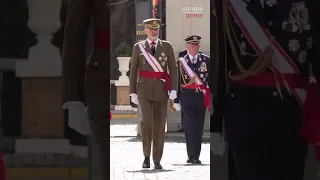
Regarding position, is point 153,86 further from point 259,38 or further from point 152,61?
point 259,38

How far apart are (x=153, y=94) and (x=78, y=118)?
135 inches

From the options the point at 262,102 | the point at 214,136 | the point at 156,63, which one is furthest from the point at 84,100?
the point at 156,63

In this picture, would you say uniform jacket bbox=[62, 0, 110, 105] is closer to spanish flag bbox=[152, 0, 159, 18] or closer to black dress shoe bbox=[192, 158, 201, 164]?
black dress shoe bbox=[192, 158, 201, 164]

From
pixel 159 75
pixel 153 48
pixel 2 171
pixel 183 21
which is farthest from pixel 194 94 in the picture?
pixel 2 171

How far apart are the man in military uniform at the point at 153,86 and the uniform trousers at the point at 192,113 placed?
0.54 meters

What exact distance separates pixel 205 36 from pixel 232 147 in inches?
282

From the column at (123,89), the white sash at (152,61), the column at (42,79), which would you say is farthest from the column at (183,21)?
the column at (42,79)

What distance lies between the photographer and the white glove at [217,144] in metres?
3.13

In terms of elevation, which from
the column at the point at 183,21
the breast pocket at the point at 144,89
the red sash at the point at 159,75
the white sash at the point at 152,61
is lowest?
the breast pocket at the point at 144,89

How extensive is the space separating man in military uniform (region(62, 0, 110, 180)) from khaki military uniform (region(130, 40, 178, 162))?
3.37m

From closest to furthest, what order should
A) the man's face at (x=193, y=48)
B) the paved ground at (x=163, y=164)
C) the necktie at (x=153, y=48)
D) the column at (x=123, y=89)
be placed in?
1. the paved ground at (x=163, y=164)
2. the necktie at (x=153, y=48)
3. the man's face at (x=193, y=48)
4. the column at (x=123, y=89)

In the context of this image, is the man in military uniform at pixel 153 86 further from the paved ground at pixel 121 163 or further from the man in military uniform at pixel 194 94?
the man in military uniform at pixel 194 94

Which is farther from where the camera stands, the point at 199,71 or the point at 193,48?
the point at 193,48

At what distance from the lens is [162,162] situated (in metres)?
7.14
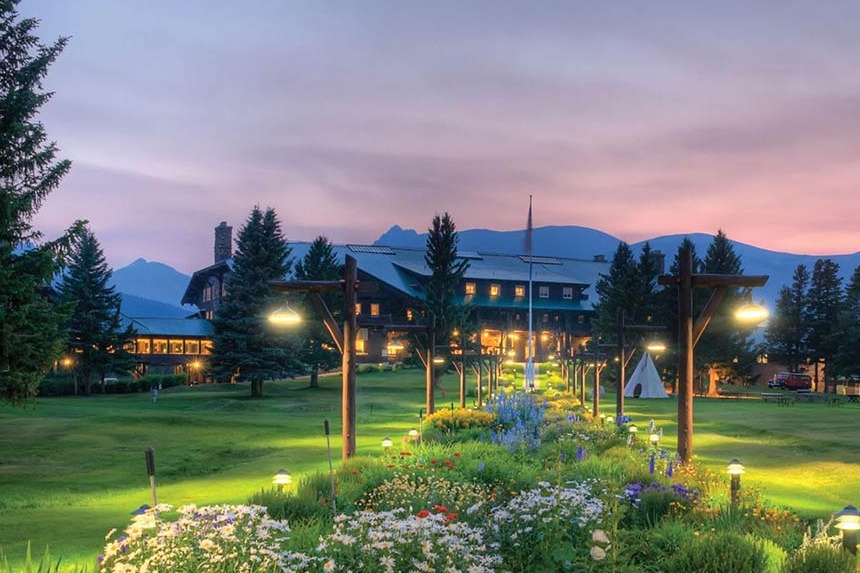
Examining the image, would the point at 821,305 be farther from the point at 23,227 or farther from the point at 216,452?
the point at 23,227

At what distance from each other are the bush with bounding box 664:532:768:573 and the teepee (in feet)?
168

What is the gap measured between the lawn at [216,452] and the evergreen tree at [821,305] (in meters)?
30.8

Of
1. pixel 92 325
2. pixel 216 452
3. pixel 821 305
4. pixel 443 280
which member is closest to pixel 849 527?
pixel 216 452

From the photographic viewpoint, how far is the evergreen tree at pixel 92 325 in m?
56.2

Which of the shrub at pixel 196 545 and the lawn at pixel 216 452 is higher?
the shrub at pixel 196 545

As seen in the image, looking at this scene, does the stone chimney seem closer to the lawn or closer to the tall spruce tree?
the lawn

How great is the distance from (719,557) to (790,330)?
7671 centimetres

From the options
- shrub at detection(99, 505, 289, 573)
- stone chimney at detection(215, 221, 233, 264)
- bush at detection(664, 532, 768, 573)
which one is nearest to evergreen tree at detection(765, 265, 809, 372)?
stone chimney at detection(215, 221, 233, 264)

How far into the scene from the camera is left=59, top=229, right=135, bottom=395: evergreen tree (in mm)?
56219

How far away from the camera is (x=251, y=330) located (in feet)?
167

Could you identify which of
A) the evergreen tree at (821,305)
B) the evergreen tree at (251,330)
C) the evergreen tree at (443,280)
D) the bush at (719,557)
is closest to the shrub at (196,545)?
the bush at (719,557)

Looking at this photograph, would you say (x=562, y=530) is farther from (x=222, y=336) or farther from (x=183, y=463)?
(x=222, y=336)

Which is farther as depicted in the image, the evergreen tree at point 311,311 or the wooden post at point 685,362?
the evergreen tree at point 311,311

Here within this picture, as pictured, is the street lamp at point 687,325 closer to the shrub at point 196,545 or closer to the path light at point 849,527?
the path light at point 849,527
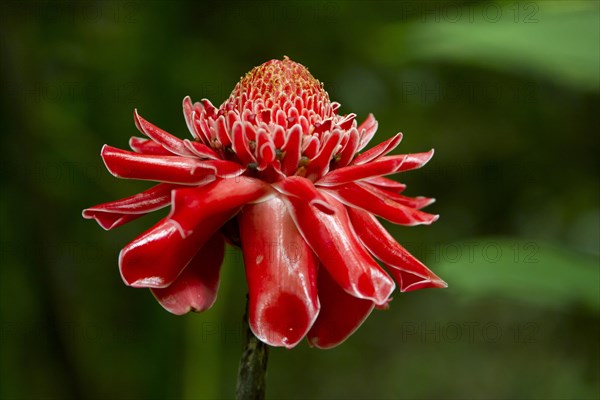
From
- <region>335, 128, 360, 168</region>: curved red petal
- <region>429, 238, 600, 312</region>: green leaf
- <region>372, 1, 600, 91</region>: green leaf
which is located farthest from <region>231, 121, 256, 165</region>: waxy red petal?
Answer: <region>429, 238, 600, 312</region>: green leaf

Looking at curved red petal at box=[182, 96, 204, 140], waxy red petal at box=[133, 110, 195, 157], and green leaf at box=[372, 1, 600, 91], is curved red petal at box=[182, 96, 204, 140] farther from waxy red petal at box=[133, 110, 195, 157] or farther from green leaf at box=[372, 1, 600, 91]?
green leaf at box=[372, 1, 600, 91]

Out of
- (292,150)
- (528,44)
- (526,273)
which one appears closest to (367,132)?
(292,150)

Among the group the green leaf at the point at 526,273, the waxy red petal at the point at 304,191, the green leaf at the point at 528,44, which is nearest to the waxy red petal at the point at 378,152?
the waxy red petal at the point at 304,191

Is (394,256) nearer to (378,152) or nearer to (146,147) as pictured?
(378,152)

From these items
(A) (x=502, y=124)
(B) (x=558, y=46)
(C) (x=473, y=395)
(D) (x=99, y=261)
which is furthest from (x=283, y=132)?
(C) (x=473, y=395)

::::

(Your task):
Please show every line of the records that contains the word "farthest". Case counts.

(Worked solution):
which is farthest from pixel 194 94 in the picture?
From the column at (123,89), the white sash at (152,61), the column at (42,79), which would you say is farthest from the column at (183,21)?
which is located farthest from <region>231, 121, 256, 165</region>: waxy red petal?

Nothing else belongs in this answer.